BRIEF ▸ Retype only the lines below from the one with "Leila Engagement Ring" to the one with "Nowi żołnierze 5MBOT", inclusive, skipping every image.

SOURCE RECORDS ▸
--- START ---

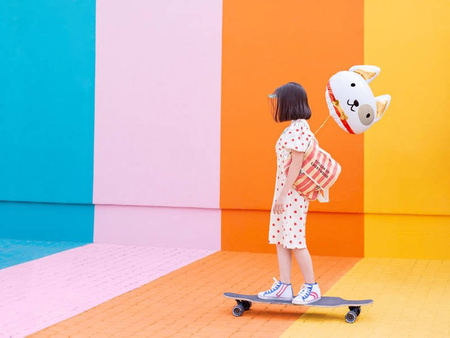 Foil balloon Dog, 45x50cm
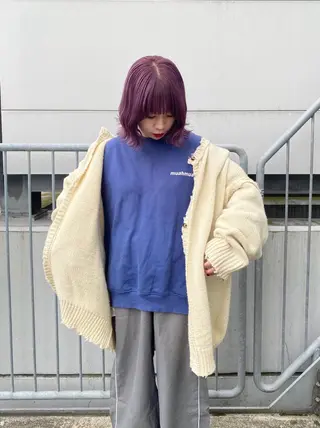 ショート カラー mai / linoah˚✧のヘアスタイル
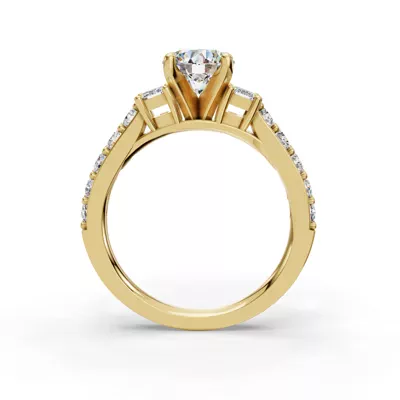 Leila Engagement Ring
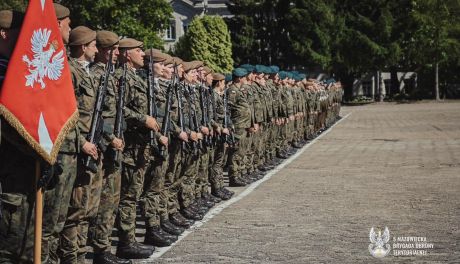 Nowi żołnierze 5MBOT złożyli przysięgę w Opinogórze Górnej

--- END ---
--- START ---

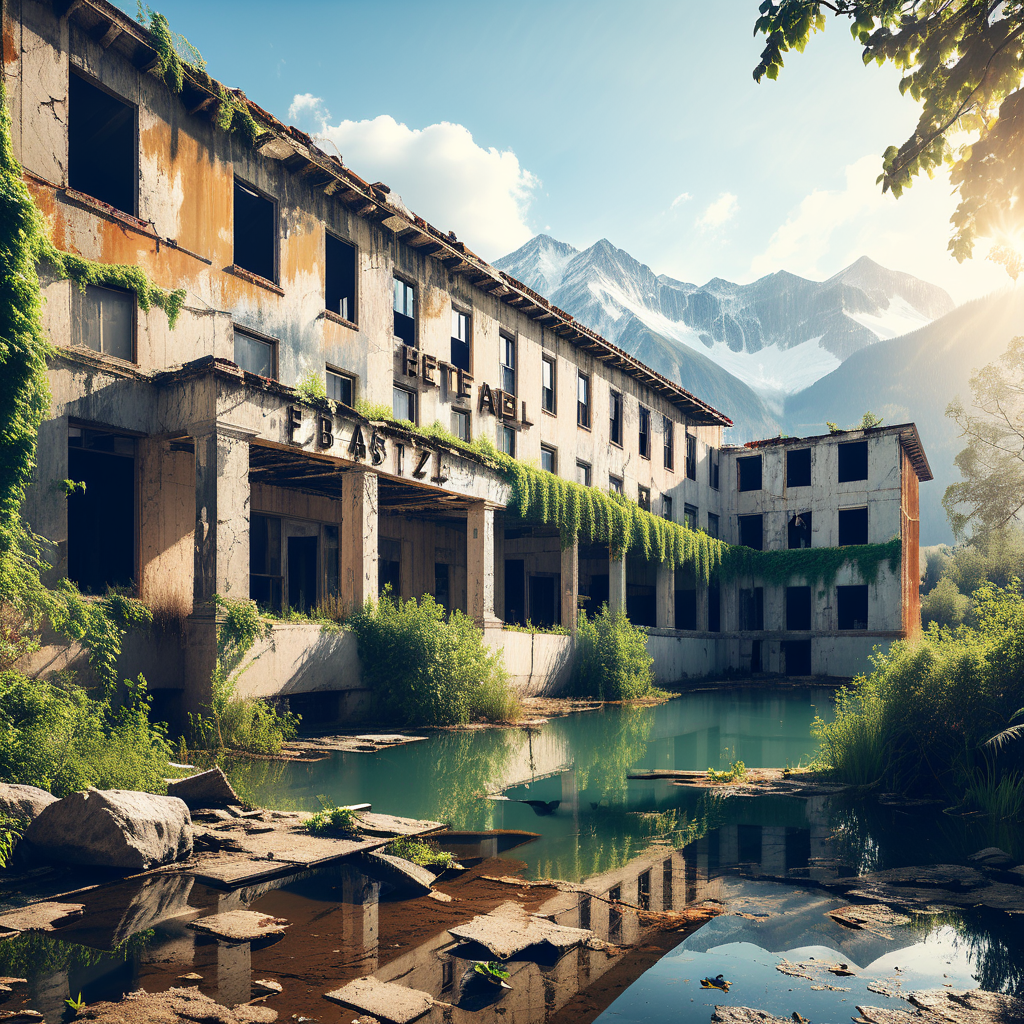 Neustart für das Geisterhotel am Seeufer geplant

--- END ---

TASK OUTPUT ▸
 Leila Engagement Ring
 Nowi żołnierze 5MBOT złożyli przysięgę w Opinogórze Górnej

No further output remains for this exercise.